_Written exercise_.
Print the whole listing exactly.

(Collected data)
────────────────────────────────────────

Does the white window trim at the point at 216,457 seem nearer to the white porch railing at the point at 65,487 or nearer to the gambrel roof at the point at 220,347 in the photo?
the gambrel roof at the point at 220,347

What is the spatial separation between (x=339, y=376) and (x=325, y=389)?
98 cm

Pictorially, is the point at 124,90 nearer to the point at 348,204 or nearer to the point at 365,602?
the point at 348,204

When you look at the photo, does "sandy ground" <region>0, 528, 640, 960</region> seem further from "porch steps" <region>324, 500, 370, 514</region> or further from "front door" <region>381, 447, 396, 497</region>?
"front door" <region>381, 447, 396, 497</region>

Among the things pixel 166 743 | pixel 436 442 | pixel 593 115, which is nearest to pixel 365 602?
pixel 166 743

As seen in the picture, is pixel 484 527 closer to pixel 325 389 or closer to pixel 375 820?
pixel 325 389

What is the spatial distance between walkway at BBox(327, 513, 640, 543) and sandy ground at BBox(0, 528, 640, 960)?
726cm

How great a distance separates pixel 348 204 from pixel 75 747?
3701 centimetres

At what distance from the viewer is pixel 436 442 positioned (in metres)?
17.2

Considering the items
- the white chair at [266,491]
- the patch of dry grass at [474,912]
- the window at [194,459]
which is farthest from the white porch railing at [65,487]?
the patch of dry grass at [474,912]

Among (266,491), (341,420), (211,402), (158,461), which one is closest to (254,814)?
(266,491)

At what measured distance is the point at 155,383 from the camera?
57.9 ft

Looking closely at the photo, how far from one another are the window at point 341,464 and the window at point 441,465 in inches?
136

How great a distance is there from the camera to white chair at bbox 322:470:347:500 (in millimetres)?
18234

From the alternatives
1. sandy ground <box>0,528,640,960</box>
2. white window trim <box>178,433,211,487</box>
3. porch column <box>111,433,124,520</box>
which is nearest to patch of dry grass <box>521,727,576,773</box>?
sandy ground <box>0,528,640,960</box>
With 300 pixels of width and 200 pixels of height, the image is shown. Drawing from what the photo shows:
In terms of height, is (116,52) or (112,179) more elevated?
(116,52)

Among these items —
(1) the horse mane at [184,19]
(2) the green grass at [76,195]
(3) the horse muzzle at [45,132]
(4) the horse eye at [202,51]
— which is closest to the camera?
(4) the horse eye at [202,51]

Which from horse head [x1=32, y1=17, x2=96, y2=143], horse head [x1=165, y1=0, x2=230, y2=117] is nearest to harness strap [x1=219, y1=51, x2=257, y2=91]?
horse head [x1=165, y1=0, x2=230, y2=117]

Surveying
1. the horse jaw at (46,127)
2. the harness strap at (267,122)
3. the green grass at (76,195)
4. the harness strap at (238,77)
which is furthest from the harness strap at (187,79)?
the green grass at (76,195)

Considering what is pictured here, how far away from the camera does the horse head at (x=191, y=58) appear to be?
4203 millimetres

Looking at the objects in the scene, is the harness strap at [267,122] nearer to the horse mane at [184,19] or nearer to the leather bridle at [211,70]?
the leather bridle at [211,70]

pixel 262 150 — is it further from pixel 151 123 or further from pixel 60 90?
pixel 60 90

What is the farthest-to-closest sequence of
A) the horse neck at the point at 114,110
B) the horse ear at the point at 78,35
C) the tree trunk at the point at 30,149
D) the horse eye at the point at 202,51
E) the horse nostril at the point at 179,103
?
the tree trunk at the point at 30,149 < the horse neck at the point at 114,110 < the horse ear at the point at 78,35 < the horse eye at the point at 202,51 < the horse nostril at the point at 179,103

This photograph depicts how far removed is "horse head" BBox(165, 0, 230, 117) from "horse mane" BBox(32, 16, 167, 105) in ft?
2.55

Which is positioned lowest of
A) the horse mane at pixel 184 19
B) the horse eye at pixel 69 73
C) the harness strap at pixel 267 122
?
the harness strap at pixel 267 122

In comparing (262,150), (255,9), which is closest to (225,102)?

────────────────────────────────────────

_Exercise answer_.
Does the white window trim at the point at 216,457 seem nearer to the white porch railing at the point at 65,487 or nearer to the gambrel roof at the point at 220,347 in the photo?
the gambrel roof at the point at 220,347

What is the spatial separation between (x=339, y=376) and (x=325, y=389)?
98 cm

Pictorially, is the point at 124,90 nearer to the point at 348,204 or nearer to the point at 365,602?
the point at 348,204

When you look at the photo, does "sandy ground" <region>0, 528, 640, 960</region> seem further from "porch steps" <region>324, 500, 370, 514</region> or further from "front door" <region>381, 447, 396, 497</region>?
"front door" <region>381, 447, 396, 497</region>

Among the things pixel 166 743 | pixel 436 442 | pixel 593 115, which is nearest to pixel 365 602?
pixel 166 743

As seen in the picture, is pixel 484 527 closer to pixel 325 389 or closer to pixel 375 820?
pixel 325 389

What is the spatial distance between walkway at BBox(327, 513, 640, 543) and sandy ground at BBox(0, 528, 640, 960)?
726cm

How great a distance separates pixel 348 204 from pixel 75 747?
3701 centimetres

At what distance from the viewer is pixel 436 442 positioned (in metres)?
17.2

Considering the items
- the white chair at [266,491]
- the patch of dry grass at [474,912]
- the window at [194,459]
which is farthest from the white porch railing at [65,487]?
the patch of dry grass at [474,912]

Among (266,491), (341,420), (211,402), (158,461), which one is closest to (254,814)?
(266,491)

At what measured distance is the point at 155,383 from the camera?
57.9 ft

Looking closely at the photo, how far from one another are the window at point 341,464 and the window at point 441,465 in inches?
136

How great a distance is there from the camera to white chair at bbox 322:470:347:500 (in millimetres)?
18234

From the alternatives
1. sandy ground <box>0,528,640,960</box>
2. white window trim <box>178,433,211,487</box>
3. porch column <box>111,433,124,520</box>
which is nearest to patch of dry grass <box>521,727,576,773</box>?
sandy ground <box>0,528,640,960</box>
With 300 pixels of width and 200 pixels of height, the image is shown. Drawing from what the photo shows:
In terms of height, is (116,52) or (112,179) more elevated?
(116,52)

Among these items —
(1) the horse mane at [184,19]
(2) the green grass at [76,195]
(3) the horse muzzle at [45,132]
(4) the horse eye at [202,51]
— which is closest to the camera?
(4) the horse eye at [202,51]

Which from horse head [x1=32, y1=17, x2=96, y2=143], horse head [x1=165, y1=0, x2=230, y2=117] is nearest to harness strap [x1=219, y1=51, x2=257, y2=91]?
horse head [x1=165, y1=0, x2=230, y2=117]

Surveying
1. the horse jaw at (46,127)
2. the harness strap at (267,122)
3. the green grass at (76,195)
4. the harness strap at (238,77)
which is furthest from the harness strap at (187,79)?
the green grass at (76,195)

Considering what is pictured here, how far away from the camera does the horse head at (x=191, y=58) appear to be?
4203 millimetres

Looking at the objects in the scene, is the harness strap at [267,122] nearer to the horse mane at [184,19] or nearer to the leather bridle at [211,70]?
the leather bridle at [211,70]

pixel 262 150 — is it further from pixel 151 123 or further from pixel 60 90?
pixel 60 90

What is the farthest-to-closest sequence of
A) the horse neck at the point at 114,110
B) the horse ear at the point at 78,35
C) the tree trunk at the point at 30,149
D) the horse eye at the point at 202,51
E) the horse nostril at the point at 179,103
?
the tree trunk at the point at 30,149 < the horse neck at the point at 114,110 < the horse ear at the point at 78,35 < the horse eye at the point at 202,51 < the horse nostril at the point at 179,103

This photograph depicts how far removed is "horse head" BBox(165, 0, 230, 117) from "horse mane" BBox(32, 16, 167, 105) in ft?
2.55

Which is positioned lowest of
A) the horse mane at pixel 184 19
B) the horse eye at pixel 69 73
C) the harness strap at pixel 267 122
?
the harness strap at pixel 267 122

In comparing (262,150), (255,9), which is closest to (225,102)?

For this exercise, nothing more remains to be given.